The breeding herd consists of 400 Angus/Simmental crossbred females. Typically, 200 head of heifers and first-calf cows are maintained at the Calvert facility, while the remaining 200 head of brood cows are maintained at the Scholer farm.
The metabolism center includes offices, computers, and conference room for staff use; 16 metabolism crates, and eight individual pens lend themselves for intensive nutrition and physiology research. The building provides a temperature-controlled environment and utilizes geothermal heating and cooling to reduce operating cost.
Two separate nutrition barns have a total of 48 individual cow or cow-calf pair pens. Their primary use is for intensive studies where feed and/or water intake need to be measured on individual animals. Two separate management barns have a total of 29 pens that can accommodate six animals/pen. These facilities are used to conduct feedlot nutrition trials, cow nutrition research during gestation, and also serve as calving facilities through the spring calving season. Nine mounded lots are used to manage cows in "drylot" conditions during the winter and feedlot cattle in summer. The mounds have filter fabric immediately behind the concrete pad and in the approach to the mound to provide more solid footing during muddy conditions. Seven experimental pastures are used during the growing season to evaluate grazing systems. Both cool-season (orchardgrass and fescue) and warm-season grass species are used. Individual pastures (17.5 acres) may be subdivided into 2 or 4 equal size paddocks to accommodate intensive rotational grazing research.

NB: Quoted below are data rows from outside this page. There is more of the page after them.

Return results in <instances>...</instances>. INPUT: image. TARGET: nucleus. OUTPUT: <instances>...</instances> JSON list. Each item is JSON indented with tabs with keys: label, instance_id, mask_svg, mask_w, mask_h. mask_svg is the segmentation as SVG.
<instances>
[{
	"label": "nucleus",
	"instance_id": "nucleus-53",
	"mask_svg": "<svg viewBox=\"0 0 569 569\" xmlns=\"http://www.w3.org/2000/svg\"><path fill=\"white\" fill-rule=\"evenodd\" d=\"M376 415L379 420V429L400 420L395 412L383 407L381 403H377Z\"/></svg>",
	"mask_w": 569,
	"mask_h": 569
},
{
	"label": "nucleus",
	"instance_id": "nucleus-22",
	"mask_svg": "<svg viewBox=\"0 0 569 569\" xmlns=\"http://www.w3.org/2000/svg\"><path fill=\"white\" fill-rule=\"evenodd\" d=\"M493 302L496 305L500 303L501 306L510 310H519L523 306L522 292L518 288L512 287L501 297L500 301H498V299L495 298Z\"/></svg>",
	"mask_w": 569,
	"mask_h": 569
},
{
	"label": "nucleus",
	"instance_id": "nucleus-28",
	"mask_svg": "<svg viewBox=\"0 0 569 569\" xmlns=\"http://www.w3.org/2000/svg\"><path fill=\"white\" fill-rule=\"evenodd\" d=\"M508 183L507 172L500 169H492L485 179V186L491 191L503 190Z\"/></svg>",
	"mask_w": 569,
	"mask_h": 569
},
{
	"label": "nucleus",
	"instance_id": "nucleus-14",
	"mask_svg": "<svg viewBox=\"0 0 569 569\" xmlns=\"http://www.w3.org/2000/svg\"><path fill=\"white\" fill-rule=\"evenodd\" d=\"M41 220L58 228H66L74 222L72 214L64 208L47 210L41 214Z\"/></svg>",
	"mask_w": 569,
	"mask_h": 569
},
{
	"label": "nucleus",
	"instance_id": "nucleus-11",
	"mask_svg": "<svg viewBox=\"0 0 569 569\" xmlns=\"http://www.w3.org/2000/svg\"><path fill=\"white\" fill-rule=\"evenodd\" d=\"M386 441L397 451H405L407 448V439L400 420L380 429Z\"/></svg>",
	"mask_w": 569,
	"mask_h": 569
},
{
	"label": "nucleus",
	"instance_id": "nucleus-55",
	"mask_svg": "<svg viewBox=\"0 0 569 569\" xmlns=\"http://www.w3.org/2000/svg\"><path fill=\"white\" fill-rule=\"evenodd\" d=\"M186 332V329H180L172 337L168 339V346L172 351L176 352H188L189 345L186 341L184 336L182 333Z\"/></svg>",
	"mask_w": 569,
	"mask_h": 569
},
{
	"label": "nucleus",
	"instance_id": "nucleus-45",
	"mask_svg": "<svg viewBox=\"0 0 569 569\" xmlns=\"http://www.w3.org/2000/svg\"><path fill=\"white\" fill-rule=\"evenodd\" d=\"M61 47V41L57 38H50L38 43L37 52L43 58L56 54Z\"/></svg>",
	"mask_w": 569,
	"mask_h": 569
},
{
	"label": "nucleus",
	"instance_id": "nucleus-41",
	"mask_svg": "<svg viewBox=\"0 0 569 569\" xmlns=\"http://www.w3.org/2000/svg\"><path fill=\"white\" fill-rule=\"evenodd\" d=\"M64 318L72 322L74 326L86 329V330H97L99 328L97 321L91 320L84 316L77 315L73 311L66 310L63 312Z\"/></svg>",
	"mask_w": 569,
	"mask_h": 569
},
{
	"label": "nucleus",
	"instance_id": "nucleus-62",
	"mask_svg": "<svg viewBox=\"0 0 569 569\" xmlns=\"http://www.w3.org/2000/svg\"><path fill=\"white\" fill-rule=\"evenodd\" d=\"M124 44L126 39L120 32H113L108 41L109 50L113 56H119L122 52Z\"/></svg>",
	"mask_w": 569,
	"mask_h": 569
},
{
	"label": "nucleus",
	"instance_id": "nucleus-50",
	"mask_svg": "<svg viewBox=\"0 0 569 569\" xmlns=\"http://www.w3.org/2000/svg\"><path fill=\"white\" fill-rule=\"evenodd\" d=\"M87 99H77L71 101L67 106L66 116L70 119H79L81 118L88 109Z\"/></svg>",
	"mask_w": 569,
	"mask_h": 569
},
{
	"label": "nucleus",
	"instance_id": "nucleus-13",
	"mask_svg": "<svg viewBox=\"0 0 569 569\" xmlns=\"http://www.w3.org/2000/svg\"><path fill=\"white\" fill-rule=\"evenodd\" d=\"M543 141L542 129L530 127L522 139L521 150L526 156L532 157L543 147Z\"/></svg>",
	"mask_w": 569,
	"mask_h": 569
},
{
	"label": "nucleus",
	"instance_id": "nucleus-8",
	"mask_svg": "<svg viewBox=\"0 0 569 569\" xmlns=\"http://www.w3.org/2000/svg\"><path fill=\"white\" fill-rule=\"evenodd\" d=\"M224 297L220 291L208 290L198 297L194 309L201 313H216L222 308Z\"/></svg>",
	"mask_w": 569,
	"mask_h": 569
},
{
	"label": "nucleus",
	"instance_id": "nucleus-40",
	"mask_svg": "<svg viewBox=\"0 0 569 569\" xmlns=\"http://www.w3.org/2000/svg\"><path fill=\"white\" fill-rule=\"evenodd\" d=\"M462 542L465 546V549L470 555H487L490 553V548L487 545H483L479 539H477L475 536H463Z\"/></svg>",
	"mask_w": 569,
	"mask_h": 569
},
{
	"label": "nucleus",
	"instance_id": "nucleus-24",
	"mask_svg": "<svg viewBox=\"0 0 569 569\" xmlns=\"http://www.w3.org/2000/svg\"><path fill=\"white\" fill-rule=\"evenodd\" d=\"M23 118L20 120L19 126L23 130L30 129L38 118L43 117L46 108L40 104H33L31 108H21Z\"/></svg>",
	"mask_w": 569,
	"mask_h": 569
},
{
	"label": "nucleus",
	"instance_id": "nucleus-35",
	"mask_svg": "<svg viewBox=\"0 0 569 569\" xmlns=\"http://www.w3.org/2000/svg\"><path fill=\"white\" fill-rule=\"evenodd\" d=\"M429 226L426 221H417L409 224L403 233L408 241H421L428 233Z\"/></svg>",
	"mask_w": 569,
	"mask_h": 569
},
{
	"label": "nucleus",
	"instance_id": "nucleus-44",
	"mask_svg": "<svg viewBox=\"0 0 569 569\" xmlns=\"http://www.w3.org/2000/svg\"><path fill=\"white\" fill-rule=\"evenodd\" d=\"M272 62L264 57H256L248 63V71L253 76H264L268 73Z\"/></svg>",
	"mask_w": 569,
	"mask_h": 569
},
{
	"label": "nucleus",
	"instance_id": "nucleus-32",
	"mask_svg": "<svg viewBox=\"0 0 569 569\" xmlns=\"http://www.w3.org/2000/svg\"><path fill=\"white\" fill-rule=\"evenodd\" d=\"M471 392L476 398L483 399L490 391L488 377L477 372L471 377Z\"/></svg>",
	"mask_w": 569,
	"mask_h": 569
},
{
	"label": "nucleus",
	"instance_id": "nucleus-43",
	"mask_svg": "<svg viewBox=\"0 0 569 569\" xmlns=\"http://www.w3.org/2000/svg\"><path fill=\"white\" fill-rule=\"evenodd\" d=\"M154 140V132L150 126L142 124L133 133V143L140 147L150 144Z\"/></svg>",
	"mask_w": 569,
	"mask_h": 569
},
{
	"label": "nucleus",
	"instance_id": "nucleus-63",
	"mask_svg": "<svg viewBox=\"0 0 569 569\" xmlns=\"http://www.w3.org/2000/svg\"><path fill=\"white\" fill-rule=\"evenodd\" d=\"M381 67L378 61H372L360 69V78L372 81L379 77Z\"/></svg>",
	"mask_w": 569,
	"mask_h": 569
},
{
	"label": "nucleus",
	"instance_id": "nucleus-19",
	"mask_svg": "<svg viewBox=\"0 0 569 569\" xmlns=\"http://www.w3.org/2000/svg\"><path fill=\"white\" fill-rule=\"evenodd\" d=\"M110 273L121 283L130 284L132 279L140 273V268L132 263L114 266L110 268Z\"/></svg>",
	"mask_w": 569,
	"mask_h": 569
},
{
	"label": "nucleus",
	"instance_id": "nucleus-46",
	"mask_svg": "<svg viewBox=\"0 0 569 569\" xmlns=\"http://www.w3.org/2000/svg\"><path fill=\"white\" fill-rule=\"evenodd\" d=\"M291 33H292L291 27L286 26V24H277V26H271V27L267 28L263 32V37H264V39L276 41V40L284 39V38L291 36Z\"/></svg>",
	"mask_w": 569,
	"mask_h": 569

Two barns with a total of 32 group feeding pens are used for research with growing-finishing cattle. Each pen, capable of housing eight steers, has slatted floors with a shallow pit that is flushed once weekly to a two-stage lagoon. Stage two lagoon water is recycled into the pit. A third barn is used for intensive research with cattle. This facility has 48 individual pens and a waste handling system similar to the other slatted floor barns. Weanling steers from Purdue cow herds are fed in these facilities from early October through May. Yearling steers may be purchased in late May and used in summer research trials.
The feed center has eleven silos (six high-density, oxygen-limiting concrete and five conventional concrete stave) available for experimental use. They typically contain corn silage, high-moisture corn, and haylage. All feed records are stored in a computerized database.
Two separate handling facilities are used. Each facility has a crowding tub, curved alley, electronic scale, and squeeze chute. They were designed and located separately to minimize the potential transmission of disease from feedlot animals to the cow herd.
The individual-pen barn and the two grow-finish barns can be flushed to the two-cell lagoon. Affluent from the second cell can be pumped back to these barns for reuse in flushing. All other barns are bedded and this solid waste is either composted or hauled directly to cropland and spread.